╭─ Excerpted passage

2018-Feb-11 09:38 UTC

head link

[Nouveau] [PATCH 2/5] drm: Allow determining if current task is output poll worker

Introduce a helper to determine if the current task is an output poll
worker.

This allows us to fix a long-standing deadlock in several DRM drivers
wherein the ->runtime_suspend callback waits for the output poll worker
to finish and the worker in turn calls a ->detect callback which waits
for runtime suspend to finish.  The ->detect callback is invoked from
multiple call sites and waiting for runtime suspend to finish is the
correct thing to do except if it's executing in the context of the
worker.

╰─
╭─ Stored records

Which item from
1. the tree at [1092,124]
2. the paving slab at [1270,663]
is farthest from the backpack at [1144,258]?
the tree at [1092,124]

╰─

Requests:
• a. According to the DRM patch description, what does the ->runtime_suspend callback wait for?
• b. Write the next part of the DRM patch description, beginning after its final sentence.
None of the entries are needed for this work.

The answers:
• a. It waits for the output poll worker to finish.

• b.
Cc: Dave Airlie <airlied at redhat.com>
Cc: Ben Skeggs <bskeggs at redhat.com>
Cc: Alex Deucher <alexander.deucher at amd.com>
Signed-off-by: Lukas Wunner <lukas at wunner.de>
---
 drivers/gpu/drm/drm_probe_helper.c | 14 ++++++++++++++
 include/drm/drm_crtc_helper.h      |  1 +
 2 files changed, 15 insertions(+)

diff --git a/drivers/gpu/drm/drm_probe_helper.c
b/drivers/gpu/drm/drm_probe_helper.c
index 555fbe54d6e2..019881d15ce1 100644
--- a/drivers/gpu/drm/drm_probe_helper.c
+++ b/drivers/gpu/drm/drm_probe_helper.c
@@ -653,6 +653,20 @@ static void output_poll_execute(struct work_struct *work)
 		schedule_delayed_work(delayed_work, DRM_OUTPUT_POLL_PERIOD);
 }
 
+/**
+ * drm_kms_helper_is_poll_worker - is %current task an output poll worker?
+ *
+ * Determine if %current task is an output poll worker.  This can be used
+ * to select distinct code paths for output polling versus other contexts.
+ */
+bool drm_kms_helper_is_poll_worker(void)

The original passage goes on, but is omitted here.